ABSTRACT

Throughout the half-century between the Crimean War and the outbreak of the First World War, few countries confronted successive British governments with the complexity of problems posed by the Ottoman Empire. The distinctive feature of Britain’s Ottoman policy during this period was one of gradual change: the attitude of friendliness, which was evident in the Crimean War and the Eastern Crisis of 1877–8, and which was associated with such eminent British statesmen as Palmerston, Stratford Canning and Disraeli, turned to coldness and occasional hostility, epitomized in the person of Gladstone. 1 Enmity seemed to have reached its peak at Reval on the eve of the Young Turk Revolution of 1908. But the uniqueness of Britain’s policy towards the Ottoman Empire does not lie solely in the gradual deterioration of relations, which is not an infrequent diplomatic occurrence. The significant factor was the bifurcate nature of Britain’s aims.
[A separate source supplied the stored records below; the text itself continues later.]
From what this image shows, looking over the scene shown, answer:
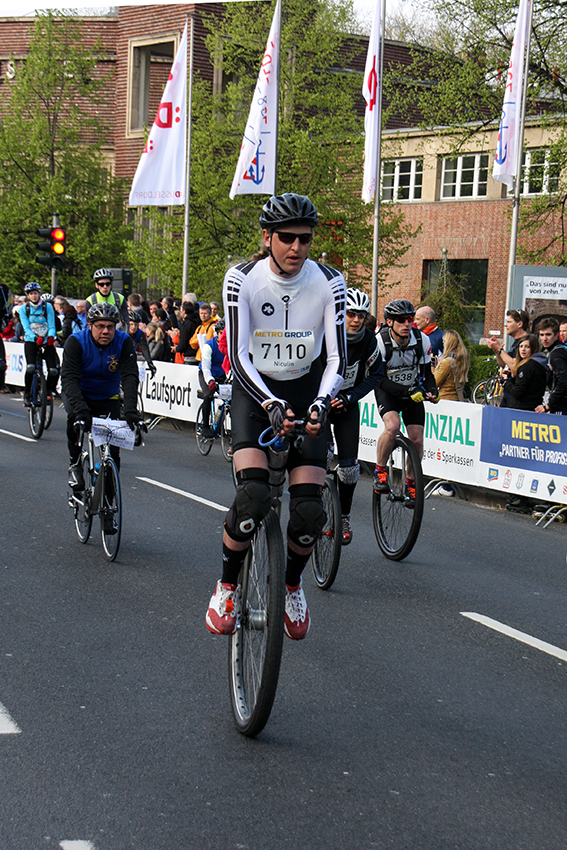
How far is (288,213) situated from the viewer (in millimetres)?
4508

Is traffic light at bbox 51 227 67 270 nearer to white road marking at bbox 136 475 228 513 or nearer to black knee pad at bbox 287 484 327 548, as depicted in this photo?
white road marking at bbox 136 475 228 513

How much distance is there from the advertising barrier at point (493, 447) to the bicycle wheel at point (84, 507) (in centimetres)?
469

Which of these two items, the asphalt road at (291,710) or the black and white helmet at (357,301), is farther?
the black and white helmet at (357,301)

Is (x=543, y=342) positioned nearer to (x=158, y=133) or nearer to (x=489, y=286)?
(x=158, y=133)

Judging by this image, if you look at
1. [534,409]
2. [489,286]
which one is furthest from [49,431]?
[489,286]

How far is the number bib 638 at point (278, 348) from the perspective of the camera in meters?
4.69

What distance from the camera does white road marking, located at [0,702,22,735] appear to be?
4.35 metres

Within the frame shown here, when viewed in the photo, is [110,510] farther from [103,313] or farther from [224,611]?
[224,611]

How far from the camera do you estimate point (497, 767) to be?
13.9 ft

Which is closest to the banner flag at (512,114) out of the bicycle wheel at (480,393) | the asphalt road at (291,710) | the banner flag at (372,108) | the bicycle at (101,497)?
the banner flag at (372,108)

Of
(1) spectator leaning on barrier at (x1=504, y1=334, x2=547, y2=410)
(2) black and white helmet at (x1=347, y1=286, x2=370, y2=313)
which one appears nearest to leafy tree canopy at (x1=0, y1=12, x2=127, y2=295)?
(1) spectator leaning on barrier at (x1=504, y1=334, x2=547, y2=410)

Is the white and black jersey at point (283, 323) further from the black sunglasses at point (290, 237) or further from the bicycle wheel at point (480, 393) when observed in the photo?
the bicycle wheel at point (480, 393)

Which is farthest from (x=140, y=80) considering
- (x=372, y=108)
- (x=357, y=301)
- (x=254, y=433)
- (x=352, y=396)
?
(x=254, y=433)

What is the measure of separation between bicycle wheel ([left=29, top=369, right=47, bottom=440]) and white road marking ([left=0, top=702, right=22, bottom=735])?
10774 mm
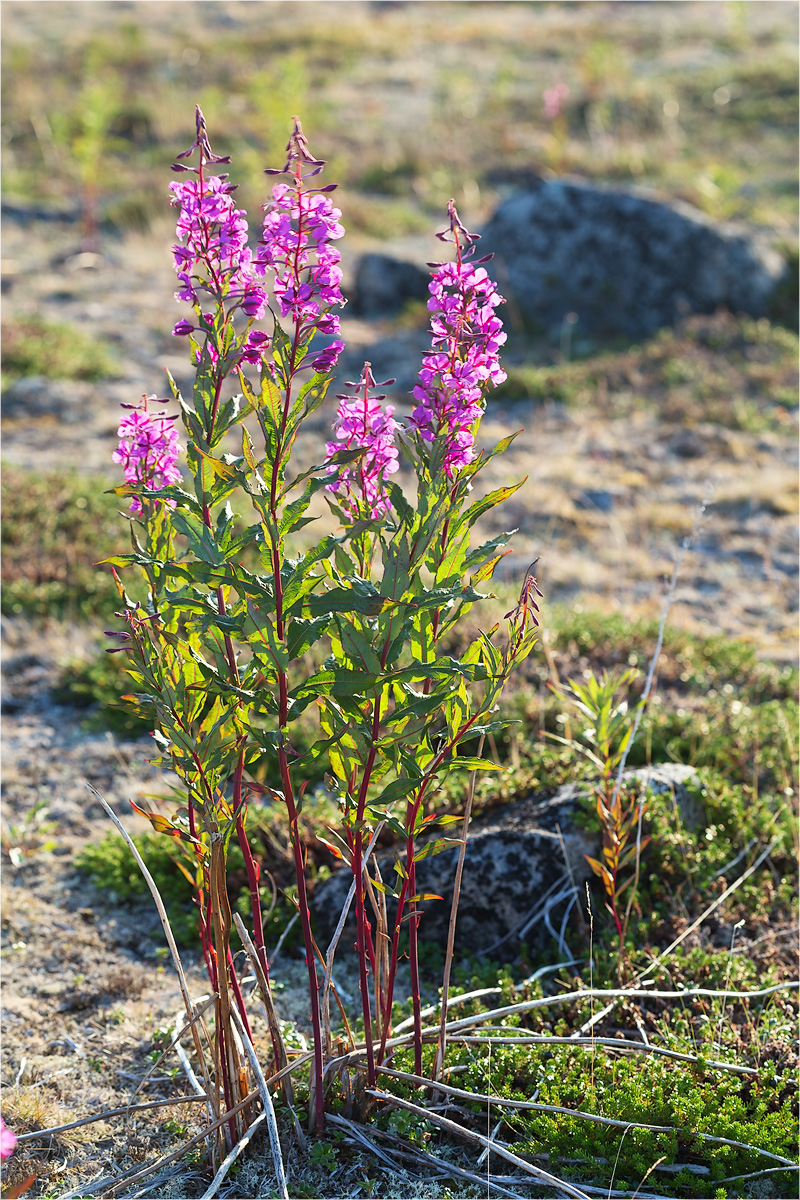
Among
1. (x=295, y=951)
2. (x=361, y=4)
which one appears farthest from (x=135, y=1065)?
(x=361, y=4)

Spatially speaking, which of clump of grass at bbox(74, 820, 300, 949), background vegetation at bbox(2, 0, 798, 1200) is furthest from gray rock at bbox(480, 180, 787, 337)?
clump of grass at bbox(74, 820, 300, 949)

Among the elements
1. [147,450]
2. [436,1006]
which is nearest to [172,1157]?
[436,1006]

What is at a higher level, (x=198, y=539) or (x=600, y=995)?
(x=198, y=539)

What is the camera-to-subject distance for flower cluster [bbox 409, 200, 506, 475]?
224 cm

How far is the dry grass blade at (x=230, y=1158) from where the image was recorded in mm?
2377

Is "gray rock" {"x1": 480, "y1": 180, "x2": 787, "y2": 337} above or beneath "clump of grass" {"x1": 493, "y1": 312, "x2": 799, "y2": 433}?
above

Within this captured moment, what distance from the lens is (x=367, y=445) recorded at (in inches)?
90.8

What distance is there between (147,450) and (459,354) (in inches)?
32.0

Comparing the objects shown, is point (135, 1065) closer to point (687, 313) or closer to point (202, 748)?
point (202, 748)

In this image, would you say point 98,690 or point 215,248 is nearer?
point 215,248

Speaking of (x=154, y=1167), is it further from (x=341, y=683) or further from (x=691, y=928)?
(x=691, y=928)

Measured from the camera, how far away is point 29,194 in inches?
563

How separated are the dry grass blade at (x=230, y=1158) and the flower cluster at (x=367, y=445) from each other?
1601 millimetres

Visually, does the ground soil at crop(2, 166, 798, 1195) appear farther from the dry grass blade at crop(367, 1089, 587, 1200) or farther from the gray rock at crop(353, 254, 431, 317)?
the dry grass blade at crop(367, 1089, 587, 1200)
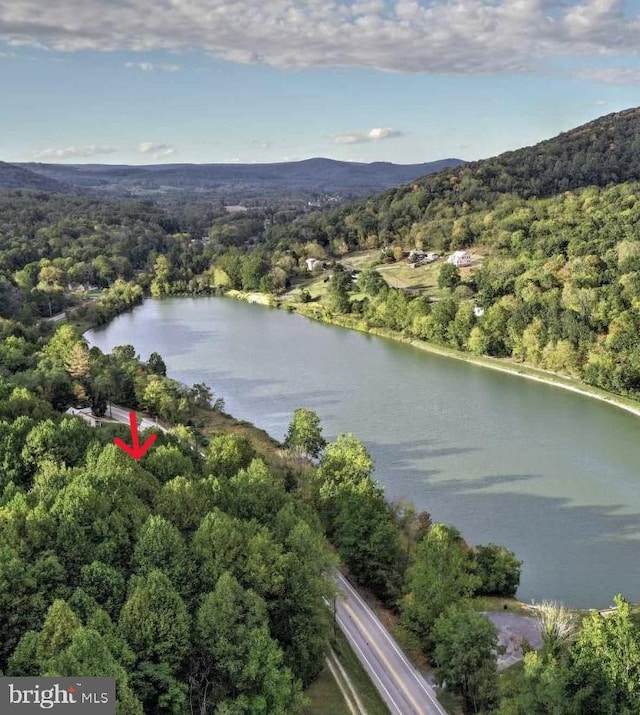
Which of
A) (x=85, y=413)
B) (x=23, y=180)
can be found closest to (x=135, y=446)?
(x=85, y=413)

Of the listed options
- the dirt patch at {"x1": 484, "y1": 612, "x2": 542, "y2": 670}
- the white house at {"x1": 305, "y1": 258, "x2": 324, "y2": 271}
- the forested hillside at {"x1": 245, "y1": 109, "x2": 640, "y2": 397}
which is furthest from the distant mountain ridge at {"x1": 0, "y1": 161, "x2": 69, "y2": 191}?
the dirt patch at {"x1": 484, "y1": 612, "x2": 542, "y2": 670}

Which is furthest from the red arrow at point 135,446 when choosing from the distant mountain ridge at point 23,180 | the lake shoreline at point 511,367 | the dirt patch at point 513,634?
the distant mountain ridge at point 23,180

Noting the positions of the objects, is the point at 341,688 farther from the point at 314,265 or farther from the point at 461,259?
the point at 314,265

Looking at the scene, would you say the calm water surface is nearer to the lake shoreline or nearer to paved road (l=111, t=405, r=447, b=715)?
the lake shoreline

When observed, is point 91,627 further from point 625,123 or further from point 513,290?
point 625,123

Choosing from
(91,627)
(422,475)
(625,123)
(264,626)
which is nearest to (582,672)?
(264,626)

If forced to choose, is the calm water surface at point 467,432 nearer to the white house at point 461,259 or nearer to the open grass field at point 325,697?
the open grass field at point 325,697
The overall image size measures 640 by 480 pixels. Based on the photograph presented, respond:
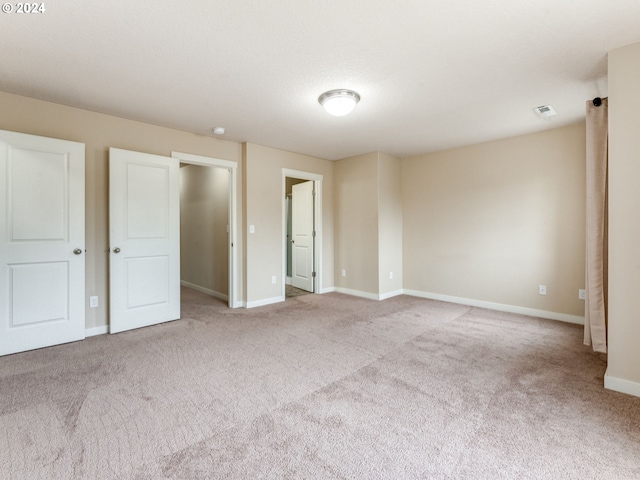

Britain advocated that the Ottoman Empire be reformed from within, a clear case of foreign intervention in another country’s internal affairs; simultaneously, however, she claimed to defend its independence and integrity. As early as the Congress of Berlin, the pursuit of these two incompatible goals had demonstrably failed; nevertheless, it was not entirely abandoned. 2 Indeed, British demands for Reform became shriller and, from the Ottoman point of view, increasingly unpalatable and self-defeating.